Minnie Adkins Day in Sandy Hook, KY, July 19, 2025

Today, July 19, 2025, my wife Candice & I traveled to Sandy Hook, Kentucky, for Minnie Adkins Day, an annual folk art event which is intended both to honor the great Appalachian folk artist Minnie Adkins and to bring together some 100 or so other folk artists and crafts persons along with folk art lovers and collectors from several states. We try to attend this event every year and I have written about both this event and Minnie Adkins a few other times on this blog. Although Minnie is past 90, she is still able to work effectively and uses the event to both sell her most recent works and to meet both her long time followers and new folk art lovers she has never met. Personally, I love to attend any event Minnie is at. She is a joy to talk to and is a real giant in both the Appalachian and American Folk Art movements. I also use the event to search for good folk art which I can afford to collect, meet other folk artists and collectors whom I know, and to renew numerous relationships which I might only benefit from on unpredictable schedules. One of my favorite artists and a man I consider to be a friend in the great Appalachian folk artist Brent Collinsworth who lives just a few miles from my home. But due to our busy schedules, we don't see enough of each other. I love Brent's work and we have collected several of his pieces which are among my favorites. This year, I happened to encounter Brent at the booth of another of my favorite artists and people, Tim Lewis, who is a fine folk artist also, a great bird carver in particular, and a great worker in stone which is less common than it could be among folk artists. I actually bought two of Tim's carved and painted birds today and I love them. We had discussed more than a year ago the fact that Candice and I had been visited by a large flock of relatively rare birds in Kentucky, the Evening Grosbeak. These birds I bought today from Tim might not have been painted as actual representations of the Evening Grosbeak but they are, if we allow for a bit of artistic license, decent approximations.
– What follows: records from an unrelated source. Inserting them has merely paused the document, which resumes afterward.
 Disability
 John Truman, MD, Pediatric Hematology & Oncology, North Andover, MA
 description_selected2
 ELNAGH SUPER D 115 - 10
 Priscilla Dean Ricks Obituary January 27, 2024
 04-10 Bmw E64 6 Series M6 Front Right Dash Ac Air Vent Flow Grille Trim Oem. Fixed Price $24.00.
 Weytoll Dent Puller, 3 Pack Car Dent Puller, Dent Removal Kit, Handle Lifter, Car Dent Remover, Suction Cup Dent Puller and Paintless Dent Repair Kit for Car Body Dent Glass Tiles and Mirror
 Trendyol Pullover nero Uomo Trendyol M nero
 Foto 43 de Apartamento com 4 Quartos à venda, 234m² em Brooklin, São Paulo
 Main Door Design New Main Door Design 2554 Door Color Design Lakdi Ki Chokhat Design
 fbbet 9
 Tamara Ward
But, above all, they are simply great bird carvings by an Appalachian folk artist who has work in the Smithsonian.
We also encountered and spent time with our friends Misty Skaggs and her mother, Bonita Parsons, who are both folk artists also. Both of them gave small pieces to Candice which is typical of the kind of generosity they tend to show to the entire world.
Altogether, it was a wonderful day at Minnie Adkins Day and we had a ball.